The second factor is the larger-market teams are spending larger sums at the same time that some of the fly-over clubs are dealing with a cratering broadcast model and seeing a reduction in revenue that several larger markets, including Dodgers and Yankees, are shielded against. The Dodgers reportedly receive $334 million annually in broadcast fees. Depending on spending through the year that could be larger than any other payroll but their own.
Seven of the 11 teams snared in Diamond Sports Group’s bankruptcy filings are in the AL or NL Central divisions. Most of the 11 are lower-half markets. That includes the Cardinals who had nearly $20 million lopped off their expected TV revenue this year.
In the 10 winters from 2011 into the 2020 season, 32 free agents agreed to deals worth at least $100 million. There have been 34 in the past five offseasons. Only four of them have been in either Central division, and two of those four were Carlos Correa signing, opting-out, and signing again with the Minnesota Twins. In between he had two more lucrative offers that could not be finalized due to his physical.
Those larger offers were from, ahem, the Mets and Giants.
This past winter, the two Central divisions signed zero $100 million free-agents, and the largest deals went to former Cardinals’ pitchers — Michael Wacha re-signed with Kansas City ($51 million) and Jack Flaherty re-signed in Detroit ($35 million). The percentage of megadeals for teams in MLB’s central geography went down from 21% from 2012-2020 to 11% in the five years since the pandemic.
“There are a number of different factors that go beyond the dollars,” Clark said, listing weather and location and family ties as three of them. “Teams that have the dollars that treat their players and their families well — yeah, guys tend to migrate to them.”
During a chat with media outside the Cardinals’ clubhouse this spring, Clark discussed the lack of spending by the Cardinals and other similar sized markets. He said in the most recent round of collective bargaining the union proposed mechanisms that would reward mid- and small-market clubs who spent to contend and finished with winning records. The reward? Draft picks.

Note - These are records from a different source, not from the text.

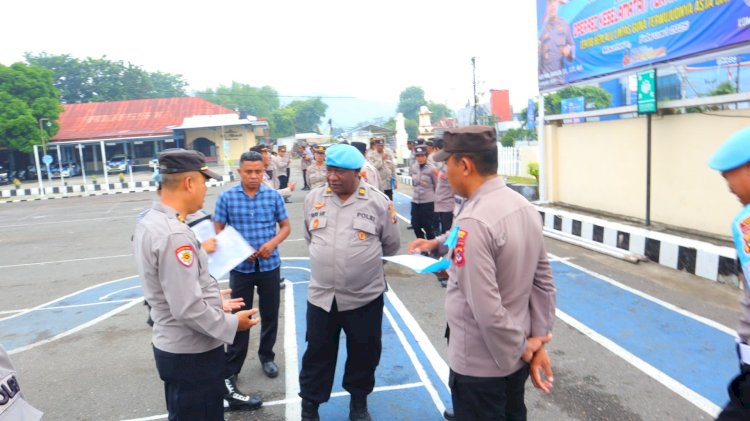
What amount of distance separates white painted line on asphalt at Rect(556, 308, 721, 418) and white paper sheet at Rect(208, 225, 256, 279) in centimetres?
318

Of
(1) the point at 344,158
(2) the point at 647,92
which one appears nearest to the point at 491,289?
(1) the point at 344,158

The concern about such a model is that it creates the same fallout that Stearns’ roster-churn example does without Stearns’ suggestion for a mechanism to help teams maintain their homegrown stars. The small- or mid-market teams build around players while their under control and development, and then, after they become stars and reach free agency, they launch to the larger deals and larger markets. The smaller teams become a feeder system for the larger teams, and the standings begin to shift in that same direction.
That limits the stars certain markets can see at night.
And it doesn’t take astrology to read what that means for the game’s future.
“Money is an advantage in this game. There is no question,” Stearns asserted. “With that said, it is only an advantage if we spend it wisely. … The smaller or mid-market teams don’t have the opportunity to make the types of mistakes that we can make.”
Some would probably like a greater chance to try.